#### SUPPLIED RECORDS

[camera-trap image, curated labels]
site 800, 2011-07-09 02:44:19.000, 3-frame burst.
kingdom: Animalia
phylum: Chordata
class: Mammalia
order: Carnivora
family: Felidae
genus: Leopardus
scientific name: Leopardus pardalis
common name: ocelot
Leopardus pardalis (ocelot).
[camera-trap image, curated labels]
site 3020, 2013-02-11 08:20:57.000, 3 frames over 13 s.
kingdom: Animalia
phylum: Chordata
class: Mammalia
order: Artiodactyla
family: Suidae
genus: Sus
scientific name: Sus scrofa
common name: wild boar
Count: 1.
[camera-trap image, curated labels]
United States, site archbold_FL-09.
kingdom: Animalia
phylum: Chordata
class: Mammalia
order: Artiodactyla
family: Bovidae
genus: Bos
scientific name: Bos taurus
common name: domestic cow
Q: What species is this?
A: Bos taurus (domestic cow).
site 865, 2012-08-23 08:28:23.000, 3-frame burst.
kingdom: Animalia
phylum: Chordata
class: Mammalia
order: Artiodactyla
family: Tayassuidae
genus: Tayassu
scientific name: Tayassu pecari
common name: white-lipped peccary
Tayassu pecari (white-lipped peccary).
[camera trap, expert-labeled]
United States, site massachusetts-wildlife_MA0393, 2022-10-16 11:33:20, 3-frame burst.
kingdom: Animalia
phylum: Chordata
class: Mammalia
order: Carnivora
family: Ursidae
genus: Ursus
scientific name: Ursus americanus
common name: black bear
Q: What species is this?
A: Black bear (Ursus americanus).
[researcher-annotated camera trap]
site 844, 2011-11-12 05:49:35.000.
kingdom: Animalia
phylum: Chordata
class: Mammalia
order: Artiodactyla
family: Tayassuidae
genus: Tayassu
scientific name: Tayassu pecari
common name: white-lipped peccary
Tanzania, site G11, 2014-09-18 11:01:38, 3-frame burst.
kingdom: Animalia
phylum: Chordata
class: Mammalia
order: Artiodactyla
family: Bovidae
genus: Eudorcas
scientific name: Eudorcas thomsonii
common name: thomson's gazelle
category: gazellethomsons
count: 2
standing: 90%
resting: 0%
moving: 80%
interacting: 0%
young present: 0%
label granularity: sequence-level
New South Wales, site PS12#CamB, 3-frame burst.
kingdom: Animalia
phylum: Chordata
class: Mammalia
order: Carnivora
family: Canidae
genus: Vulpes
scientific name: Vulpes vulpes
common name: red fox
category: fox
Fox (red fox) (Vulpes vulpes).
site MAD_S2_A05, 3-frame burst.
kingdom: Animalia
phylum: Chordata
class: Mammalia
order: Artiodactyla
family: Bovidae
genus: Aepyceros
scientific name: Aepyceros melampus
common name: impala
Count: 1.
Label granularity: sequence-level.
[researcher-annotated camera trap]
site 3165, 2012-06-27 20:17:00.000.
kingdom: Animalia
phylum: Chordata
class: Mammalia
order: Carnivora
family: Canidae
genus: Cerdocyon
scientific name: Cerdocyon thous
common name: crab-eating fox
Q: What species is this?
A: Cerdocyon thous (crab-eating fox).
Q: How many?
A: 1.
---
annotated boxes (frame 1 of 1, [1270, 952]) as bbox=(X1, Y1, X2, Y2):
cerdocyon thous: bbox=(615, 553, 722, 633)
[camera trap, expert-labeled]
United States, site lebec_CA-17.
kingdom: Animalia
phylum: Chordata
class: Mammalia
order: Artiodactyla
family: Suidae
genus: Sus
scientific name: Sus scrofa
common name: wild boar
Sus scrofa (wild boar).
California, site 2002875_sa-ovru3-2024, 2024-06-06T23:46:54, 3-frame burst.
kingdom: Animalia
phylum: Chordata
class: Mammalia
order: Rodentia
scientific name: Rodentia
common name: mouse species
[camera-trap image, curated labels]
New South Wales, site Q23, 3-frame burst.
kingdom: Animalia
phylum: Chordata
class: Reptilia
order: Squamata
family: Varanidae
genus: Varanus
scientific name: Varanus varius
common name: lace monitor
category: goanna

########

Write out again every entry above, exactly as given.

**ANSWER FOR THIS EXERCISE**
[camera-trap image, curated labels]
site 800, 2011-07-09 02:44:19.000, 3-frame burst.
kingdom: Animalia
phylum: Chordata
class: Mammalia
order: Carnivora
family: Felidae
genus: Leopardus
scientific name: Leopardus pardalis
common name: ocelot
Leopardus pardalis (ocelot).
[camera-trap image, curated labels]
site 3020, 2013-02-11 08:20:57.000, 3 frames over 13 s.
kingdom: Animalia
phylum: Chordata
class: Mammalia
order: Artiodactyla
family: Suidae
genus: Sus
scientific name: Sus scrofa
common name: wild boar
Count: 1.
[camera-trap image, curated labels]
United States, site archbold_FL-09.
kingdom: Animalia
phylum: Chordata
class: Mammalia
order: Artiodactyla
family: Bovidae
genus: Bos
scientific name: Bos taurus
common name: domestic cow
Q: What species is this?
A: Bos taurus (domestic cow).
site 865, 2012-08-23 08:28:23.000, 3-frame burst.
kingdom: Animalia
phylum: Chordata
class: Mammalia
order: Artiodactyla
family: Tayassuidae
genus: Tayassu
scientific name: Tayassu pecari
common name: white-lipped peccary
Tayassu pecari (white-lipped peccary).
[camera trap, expert-labeled]
United States, site massachusetts-wildlife_MA0393, 2022-10-16 11:33:20, 3-frame burst.
kingdom: Animalia
phylum: Chordata
class: Mammalia
order: Carnivora
family: Ursidae
genus: Ursus
scientific name: Ursus americanus
common name: black bear
Q: What species is this?
A: Black bear (Ursus americanus).
[researcher-annotated camera trap]
site 844, 2011-11-12 05:49:35.000.
kingdom: Animalia
phylum: Chordata
class: Mammalia
order: Artiodactyla
family: Tayassuidae
genus: Tayassu
scientific name: Tayassu pecari
common name: white-lipped peccary
Tanzania, site G11, 2014-09-18 11:01:38, 3-frame burst.
kingdom: Animalia
phylum: Chordata
class: Mammalia
order: Artiodactyla
family: Bovidae
genus: Eudorcas
scientific name: Eudorcas thomsonii
common name: thomson's gazelle
category: gazellethomsons
count: 2
standing: 90%
resting: 0%
moving: 80%
interacting: 0%
young present: 0%
label granularity: sequence-level
New South Wales, site PS12#CamB, 3-frame burst.
kingdom: Animalia
phylum: Chordata
class: Mammalia
order: Carnivora
family: Canidae
genus: Vulpes
scientific name: Vulpes vulpes
common name: red fox
category: fox
Fox (red fox) (Vulpes vulpes).
site MAD_S2_A05, 3-frame burst.
kingdom: Animalia
phylum: Chordata
class: Mammalia
order: Artiodactyla
family: Bovidae
genus: Aepyceros
scientific name: Aepyceros melampus
common name: impala
Count: 1.
Label granularity: sequence-level.
[researcher-annotated camera trap]
site 3165, 2012-06-27 20:17:00.000.
kingdom: Animalia
phylum: Chordata
class: Mammalia
order: Carnivora
family: Canidae
genus: Cerdocyon
scientific name: Cerdocyon thous
common name: crab-eating fox
Q: What species is this?
A: Cerdocyon thous (crab-eating fox).
Q: How many?
A: 1.
---
annotated boxes (frame 1 of 1, [1270, 952]) as bbox=(X1, Y1, X2, Y2):
cerdocyon thous: bbox=(615, 553, 722, 633)
[camera trap, expert-labeled]
United States, site lebec_CA-17.
kingdom: Animalia
phylum: Chordata
class: Mammalia
order: Artiodactyla
family: Suidae
genus: Sus
scientific name: Sus scrofa
common name: wild boar
Sus scrofa (wild boar).
California, site 2002875_sa-ovru3-2024, 2024-06-06T23:46:54, 3-frame burst.
kingdom: Animalia
phylum: Chordata
class: Mammalia
order: Rodentia
scientific name: Rodentia
common name: mouse species
[camera-trap image, curated labels]
New South Wales, site Q23, 3-frame burst.
kingdom: Animalia
phylum: Chordata
class: Reptilia
order: Squamata
family: Varanidae
genus: Varanus
scientific name: Varanus varius
common name: lace monitor
category: goanna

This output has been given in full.